Ce sont des binômes qui animent les séances : un professionnel de la prévention et un représentant de la ville ou du département qui a bénéficié de la formation au programme PSFP. Dominique Lémond a suivi une formation de trois jours à Paris, assurée par la Fédération Addiction, avec différentes équipes : Sauvegarde 71 et Kairn 71, l’Instance régionale d’éducation et de promotion de la santé (IREPS) de Bourgogne, les services d’Action éducative en milieu ouvert (AEMO). « Cela nous permet d’échanger et d’acquérir la méthodologie autour d’un programme très bien structuré, doté d’outils bien bâtis et qui réinterroge nos connaissances et nos pratiques, nous conduisant à nous appuyer sur ce que les parents savent faire, à parler de façon positive, sans faire de reproches. »
Le bilan est largement positif : « Les rencontres partenariales ont permis d’apprendre à mieux se connaître entre institutions et associations qui participent à la prévention et aux soins sur le territoire. » Par ailleurs, Dominique Lémond se réjouit de voir que « les familles sont assidues sur tout le programme, disent leur plaisir à venir, apprécient ces échanges sans jugement dans un climat convivial et respectueux, et renouent le dialogue avec leurs enfants. » Devenue coordinatrice locale du programme, elle l’élargit désormais aux enfants âgés de 6 à 11 ans et l’ensemble des supports de communication est en cours de révision afin de créer un document d’information commun aux deux tranches d’âge.
Autant de programmes de prévention « qui n’appartiennent pas uniquement à des spécialistes mais où chacun a un rôle à jouer », rappelle à la Fédération Addiction, Alexis Grandjean.
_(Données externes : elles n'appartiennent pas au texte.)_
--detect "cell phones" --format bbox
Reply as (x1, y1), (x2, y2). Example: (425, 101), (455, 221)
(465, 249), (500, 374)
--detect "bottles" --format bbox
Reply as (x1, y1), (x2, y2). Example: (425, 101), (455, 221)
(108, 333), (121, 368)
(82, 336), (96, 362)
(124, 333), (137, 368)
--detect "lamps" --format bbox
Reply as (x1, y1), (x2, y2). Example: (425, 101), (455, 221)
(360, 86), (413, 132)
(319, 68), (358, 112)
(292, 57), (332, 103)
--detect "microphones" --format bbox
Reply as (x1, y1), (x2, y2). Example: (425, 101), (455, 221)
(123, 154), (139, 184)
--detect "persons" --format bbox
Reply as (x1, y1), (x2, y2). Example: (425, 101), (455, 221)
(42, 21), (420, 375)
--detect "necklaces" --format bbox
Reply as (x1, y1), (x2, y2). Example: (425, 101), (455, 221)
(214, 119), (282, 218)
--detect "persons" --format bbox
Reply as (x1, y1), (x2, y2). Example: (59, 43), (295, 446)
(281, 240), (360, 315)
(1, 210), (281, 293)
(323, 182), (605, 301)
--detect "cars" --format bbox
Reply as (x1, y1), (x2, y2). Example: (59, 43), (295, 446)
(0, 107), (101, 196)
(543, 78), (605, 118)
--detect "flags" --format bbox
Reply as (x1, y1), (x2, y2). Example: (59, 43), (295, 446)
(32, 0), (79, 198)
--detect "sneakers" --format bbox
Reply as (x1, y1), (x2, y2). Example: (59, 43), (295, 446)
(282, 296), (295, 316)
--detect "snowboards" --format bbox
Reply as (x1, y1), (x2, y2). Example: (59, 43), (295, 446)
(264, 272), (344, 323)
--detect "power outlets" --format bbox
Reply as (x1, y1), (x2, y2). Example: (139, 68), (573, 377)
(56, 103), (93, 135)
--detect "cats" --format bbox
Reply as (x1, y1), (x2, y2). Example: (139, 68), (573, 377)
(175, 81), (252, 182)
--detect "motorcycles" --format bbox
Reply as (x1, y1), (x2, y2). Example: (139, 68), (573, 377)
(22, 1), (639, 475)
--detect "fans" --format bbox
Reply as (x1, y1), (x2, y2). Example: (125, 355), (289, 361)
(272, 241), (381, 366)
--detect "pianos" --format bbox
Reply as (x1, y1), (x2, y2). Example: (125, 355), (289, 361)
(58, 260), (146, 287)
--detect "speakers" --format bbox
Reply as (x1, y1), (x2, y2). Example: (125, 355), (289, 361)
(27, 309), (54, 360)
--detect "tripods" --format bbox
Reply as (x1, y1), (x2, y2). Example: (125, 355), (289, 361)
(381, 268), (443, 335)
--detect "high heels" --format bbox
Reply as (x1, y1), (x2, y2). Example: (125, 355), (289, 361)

Le responsable de mission anime une Plateforme d’appui opérationnelle depuis 2019 : « Notre démarche a consisté à mettre autour de la table des intervenants venus de secteurs très différents, des acteurs de terrain et des institutions. »
Un groupe de travail s’est constitué avec des objectifs définis : un langage commun, un diagnostic partagé, des réponses cohérentes avec des outils formalisés, actualisés, harmonisés et mutualisés pour des formations calibrées et partagées dans une politique de coopération. Il s’agit aussi de « valoriser les expertises de terrain et les personnes ressources », souligne Alexis Grandjean. Résultat, des programmes co-construits, des formations et des accompagnements pour leur déploiement dans une démarche qualité.